▶ [Data in this exercise]:
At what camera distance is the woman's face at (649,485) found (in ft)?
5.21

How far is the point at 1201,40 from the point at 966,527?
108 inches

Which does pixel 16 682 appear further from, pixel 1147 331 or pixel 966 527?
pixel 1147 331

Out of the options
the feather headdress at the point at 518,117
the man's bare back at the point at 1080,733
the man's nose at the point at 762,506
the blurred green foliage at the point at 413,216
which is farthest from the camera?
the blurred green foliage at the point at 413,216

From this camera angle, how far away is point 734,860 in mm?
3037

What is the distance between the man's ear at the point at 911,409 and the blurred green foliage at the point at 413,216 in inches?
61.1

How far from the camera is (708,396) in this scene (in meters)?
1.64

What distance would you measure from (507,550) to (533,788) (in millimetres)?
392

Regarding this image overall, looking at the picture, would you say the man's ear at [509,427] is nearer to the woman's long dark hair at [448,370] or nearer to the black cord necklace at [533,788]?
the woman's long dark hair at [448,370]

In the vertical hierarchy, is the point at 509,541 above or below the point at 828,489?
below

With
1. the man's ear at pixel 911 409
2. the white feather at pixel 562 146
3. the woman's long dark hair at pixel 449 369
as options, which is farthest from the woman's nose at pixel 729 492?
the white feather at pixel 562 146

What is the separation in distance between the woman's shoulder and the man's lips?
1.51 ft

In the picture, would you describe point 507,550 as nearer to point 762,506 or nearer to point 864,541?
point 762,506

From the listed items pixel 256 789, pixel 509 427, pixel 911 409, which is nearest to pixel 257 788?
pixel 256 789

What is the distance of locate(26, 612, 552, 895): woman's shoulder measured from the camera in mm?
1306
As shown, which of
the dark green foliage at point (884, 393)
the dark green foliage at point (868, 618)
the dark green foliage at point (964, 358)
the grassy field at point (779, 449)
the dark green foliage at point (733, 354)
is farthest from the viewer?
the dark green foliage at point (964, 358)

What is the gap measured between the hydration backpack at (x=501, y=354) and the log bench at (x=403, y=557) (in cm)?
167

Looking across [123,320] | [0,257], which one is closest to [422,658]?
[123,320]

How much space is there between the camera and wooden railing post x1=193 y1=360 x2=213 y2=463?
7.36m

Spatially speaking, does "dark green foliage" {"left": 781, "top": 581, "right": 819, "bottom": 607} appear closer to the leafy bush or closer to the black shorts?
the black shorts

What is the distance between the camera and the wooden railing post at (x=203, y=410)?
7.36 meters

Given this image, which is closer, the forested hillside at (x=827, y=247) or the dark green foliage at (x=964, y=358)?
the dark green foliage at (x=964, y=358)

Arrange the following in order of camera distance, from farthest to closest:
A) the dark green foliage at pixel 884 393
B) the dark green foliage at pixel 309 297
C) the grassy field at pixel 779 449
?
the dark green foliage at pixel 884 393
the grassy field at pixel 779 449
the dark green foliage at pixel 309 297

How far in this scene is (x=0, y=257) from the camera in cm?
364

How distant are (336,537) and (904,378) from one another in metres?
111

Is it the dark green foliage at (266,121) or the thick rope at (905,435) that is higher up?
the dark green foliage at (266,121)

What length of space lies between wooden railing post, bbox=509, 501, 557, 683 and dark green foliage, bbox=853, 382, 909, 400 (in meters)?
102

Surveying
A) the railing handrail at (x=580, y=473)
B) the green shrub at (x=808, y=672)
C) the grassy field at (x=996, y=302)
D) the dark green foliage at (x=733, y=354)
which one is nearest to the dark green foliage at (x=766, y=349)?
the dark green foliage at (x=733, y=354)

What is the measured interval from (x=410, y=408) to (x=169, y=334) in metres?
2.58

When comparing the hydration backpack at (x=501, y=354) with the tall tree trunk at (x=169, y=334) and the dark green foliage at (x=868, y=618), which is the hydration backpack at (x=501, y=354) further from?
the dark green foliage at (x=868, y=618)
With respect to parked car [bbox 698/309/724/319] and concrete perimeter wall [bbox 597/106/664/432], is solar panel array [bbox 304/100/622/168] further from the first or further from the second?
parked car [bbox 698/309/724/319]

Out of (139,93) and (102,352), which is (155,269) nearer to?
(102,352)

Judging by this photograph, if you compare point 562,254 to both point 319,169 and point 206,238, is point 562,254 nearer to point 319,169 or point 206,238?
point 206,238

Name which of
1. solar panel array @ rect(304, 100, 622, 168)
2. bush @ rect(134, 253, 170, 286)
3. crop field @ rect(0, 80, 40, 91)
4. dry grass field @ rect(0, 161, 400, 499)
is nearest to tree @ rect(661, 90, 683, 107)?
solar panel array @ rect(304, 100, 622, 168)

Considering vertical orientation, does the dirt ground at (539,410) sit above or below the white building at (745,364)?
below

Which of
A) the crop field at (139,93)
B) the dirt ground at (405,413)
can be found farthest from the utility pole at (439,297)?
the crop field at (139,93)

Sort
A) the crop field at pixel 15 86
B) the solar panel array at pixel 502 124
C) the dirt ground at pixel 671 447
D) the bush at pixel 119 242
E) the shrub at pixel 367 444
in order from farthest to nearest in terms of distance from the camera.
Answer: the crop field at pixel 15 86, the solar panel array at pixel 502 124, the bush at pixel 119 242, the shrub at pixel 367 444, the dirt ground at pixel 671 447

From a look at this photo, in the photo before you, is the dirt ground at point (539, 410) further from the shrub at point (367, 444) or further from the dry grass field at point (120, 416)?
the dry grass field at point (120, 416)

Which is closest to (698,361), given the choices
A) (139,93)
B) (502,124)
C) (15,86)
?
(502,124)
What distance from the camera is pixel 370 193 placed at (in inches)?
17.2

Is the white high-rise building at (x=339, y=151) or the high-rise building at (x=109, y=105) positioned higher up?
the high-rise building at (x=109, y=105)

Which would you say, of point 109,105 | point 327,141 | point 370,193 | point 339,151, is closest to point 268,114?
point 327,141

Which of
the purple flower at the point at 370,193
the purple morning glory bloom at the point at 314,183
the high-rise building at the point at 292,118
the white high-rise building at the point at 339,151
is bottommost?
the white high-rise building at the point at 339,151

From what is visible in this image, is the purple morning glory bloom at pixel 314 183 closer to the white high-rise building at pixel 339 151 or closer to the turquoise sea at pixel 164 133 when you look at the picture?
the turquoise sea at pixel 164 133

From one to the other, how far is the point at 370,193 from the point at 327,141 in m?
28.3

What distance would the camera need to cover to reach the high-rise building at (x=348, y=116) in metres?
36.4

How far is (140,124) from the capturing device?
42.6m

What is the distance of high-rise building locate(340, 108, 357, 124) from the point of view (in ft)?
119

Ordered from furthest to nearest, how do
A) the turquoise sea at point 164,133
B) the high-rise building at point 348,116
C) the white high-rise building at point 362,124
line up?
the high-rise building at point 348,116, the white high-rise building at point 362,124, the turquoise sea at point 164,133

▶ [Set task]:
Copy out all of the material above word for word, from the first line to the last, with no changes.

▶ [Solution for this problem]:
At what camera distance is the woman's face at (649,485) found (in ft)?
5.21

How far is the point at 1201,40 from the point at 966,527?
108 inches

Which does pixel 16 682 appear further from, pixel 1147 331 or pixel 966 527?
pixel 1147 331

Out of the options
the feather headdress at the point at 518,117
the man's bare back at the point at 1080,733
the man's nose at the point at 762,506
the blurred green foliage at the point at 413,216
which is farthest from the camera?
the blurred green foliage at the point at 413,216

From this camera angle, how far away is point 734,860 in mm?
3037

What is the distance between the man's ear at the point at 911,409 and the blurred green foliage at the point at 413,216 in inches?
61.1

How far from the camera is (708,396) in this scene (in meters)?
1.64

What distance would you measure from (507,550) to (533,788) (in millimetres)?
392

Regarding this image overall, looking at the picture, would you say the man's ear at [509,427] is nearer to the woman's long dark hair at [448,370] or nearer to the black cord necklace at [533,788]?
the woman's long dark hair at [448,370]

In the vertical hierarchy, is the point at 509,541 above or below the point at 828,489?
below

With
1. the man's ear at pixel 911 409
2. the white feather at pixel 562 146
3. the woman's long dark hair at pixel 449 369
as options, which is farthest from the woman's nose at pixel 729 492?
the white feather at pixel 562 146

What is the separation in distance between the woman's shoulder and the man's lips?
1.51 ft

In the picture, would you describe point 507,550 as nearer to point 762,506 or nearer to point 864,541?
point 762,506

From the listed items pixel 256 789, pixel 509 427, pixel 911 409, which is nearest to pixel 257 788?
pixel 256 789

What is the distance of locate(26, 612, 552, 895): woman's shoulder measured from the camera in mm?
1306
As shown, which of
the dark green foliage at point (884, 393)
the dark green foliage at point (868, 618)
the dark green foliage at point (964, 358)
the grassy field at point (779, 449)
the dark green foliage at point (733, 354)
is farthest from the viewer?
the dark green foliage at point (964, 358)

What is the gap measured between the hydration backpack at (x=501, y=354) and the log bench at (x=403, y=557) (in cm)?
167

Looking across [123,320] | [0,257], which one is closest to [422,658]?
[123,320]

How much space is there between the camera and wooden railing post x1=193 y1=360 x2=213 y2=463?
7.36m

Spatially speaking, does "dark green foliage" {"left": 781, "top": 581, "right": 819, "bottom": 607} appear closer to the leafy bush or closer to the black shorts?
the black shorts

What is the distance between the camera and the wooden railing post at (x=203, y=410)?
7.36 meters

Given this image, which is closer, the forested hillside at (x=827, y=247) or the dark green foliage at (x=964, y=358)?
the dark green foliage at (x=964, y=358)

Arrange the following in order of camera distance, from farthest to closest:
A) the dark green foliage at pixel 884 393
B) the dark green foliage at pixel 309 297
C) the grassy field at pixel 779 449
?
the dark green foliage at pixel 884 393
the grassy field at pixel 779 449
the dark green foliage at pixel 309 297

How far in this scene is (x=0, y=257) from the camera in cm?
364

How distant are (336,537) and (904,378) from one another in metres?
111

Is it the dark green foliage at (266,121) or the thick rope at (905,435) that is higher up?
the dark green foliage at (266,121)

What length of space lies between wooden railing post, bbox=509, 501, 557, 683 and dark green foliage, bbox=853, 382, 909, 400 (in meters)?
102

Surveying
A) the railing handrail at (x=580, y=473)
B) the green shrub at (x=808, y=672)
C) the grassy field at (x=996, y=302)
D) the dark green foliage at (x=733, y=354)
which one is nearest to the dark green foliage at (x=766, y=349)?
the dark green foliage at (x=733, y=354)

What is the measured interval from (x=410, y=408) to (x=169, y=334) in metres?
2.58

When comparing the hydration backpack at (x=501, y=354) with the tall tree trunk at (x=169, y=334) and the dark green foliage at (x=868, y=618), which is the hydration backpack at (x=501, y=354) further from?
the dark green foliage at (x=868, y=618)
With respect to parked car [bbox 698/309/724/319] and concrete perimeter wall [bbox 597/106/664/432], is solar panel array [bbox 304/100/622/168] further from the first or further from the second?
parked car [bbox 698/309/724/319]

Out of (139,93) and (102,352), which is (155,269) nearer to?
(102,352)

Judging by this photograph, if you compare point 562,254 to both point 319,169 and point 206,238, is point 562,254 nearer to point 319,169 or point 206,238?
point 206,238

Name which of
1. solar panel array @ rect(304, 100, 622, 168)
2. bush @ rect(134, 253, 170, 286)
3. crop field @ rect(0, 80, 40, 91)
4. dry grass field @ rect(0, 161, 400, 499)
is nearest to tree @ rect(661, 90, 683, 107)?
solar panel array @ rect(304, 100, 622, 168)

Considering vertical orientation, does the dirt ground at (539,410) sit above or below the white building at (745,364)?
below

Which of
A) the crop field at (139,93)
B) the dirt ground at (405,413)
can be found farthest from the utility pole at (439,297)?
the crop field at (139,93)

Sort
A) the crop field at pixel 15 86
B) the solar panel array at pixel 502 124
C) the dirt ground at pixel 671 447
D) the bush at pixel 119 242
E) the shrub at pixel 367 444
in order from farthest to nearest in terms of distance from the camera.
Answer: the crop field at pixel 15 86, the solar panel array at pixel 502 124, the bush at pixel 119 242, the shrub at pixel 367 444, the dirt ground at pixel 671 447

From a look at this photo, in the photo before you, is the dirt ground at point (539, 410) further from the shrub at point (367, 444) or further from the dry grass field at point (120, 416)?
the dry grass field at point (120, 416)

Which is closest to (698,361), given the choices
A) (139,93)
B) (502,124)
C) (15,86)
?
(502,124)
What distance from the camera is pixel 370 193 placed at (in inches)?
17.2

Is the white high-rise building at (x=339, y=151) or the high-rise building at (x=109, y=105) positioned higher up?
the high-rise building at (x=109, y=105)

Which would you say, of point 109,105 | point 327,141 | point 370,193 | point 339,151, is closest to point 268,114?
point 327,141

Which of
the purple flower at the point at 370,193
the purple morning glory bloom at the point at 314,183
the high-rise building at the point at 292,118
the white high-rise building at the point at 339,151
is bottommost?
the white high-rise building at the point at 339,151

From what is visible in this image, is the purple morning glory bloom at pixel 314 183 closer to the white high-rise building at pixel 339 151 or closer to the turquoise sea at pixel 164 133 when you look at the picture?
the turquoise sea at pixel 164 133

From one to the other, how far is the point at 370,193 from the point at 327,141 in m?
28.3

What distance would the camera need to cover to reach the high-rise building at (x=348, y=116) in metres?
36.4

How far is (140,124) from the capturing device?
42.6m

What is the distance of high-rise building locate(340, 108, 357, 124) from the point of view (in ft)?
119

Ordered from furthest to nearest, how do
A) the turquoise sea at point 164,133
B) the high-rise building at point 348,116
C) the white high-rise building at point 362,124
line up?
the high-rise building at point 348,116, the white high-rise building at point 362,124, the turquoise sea at point 164,133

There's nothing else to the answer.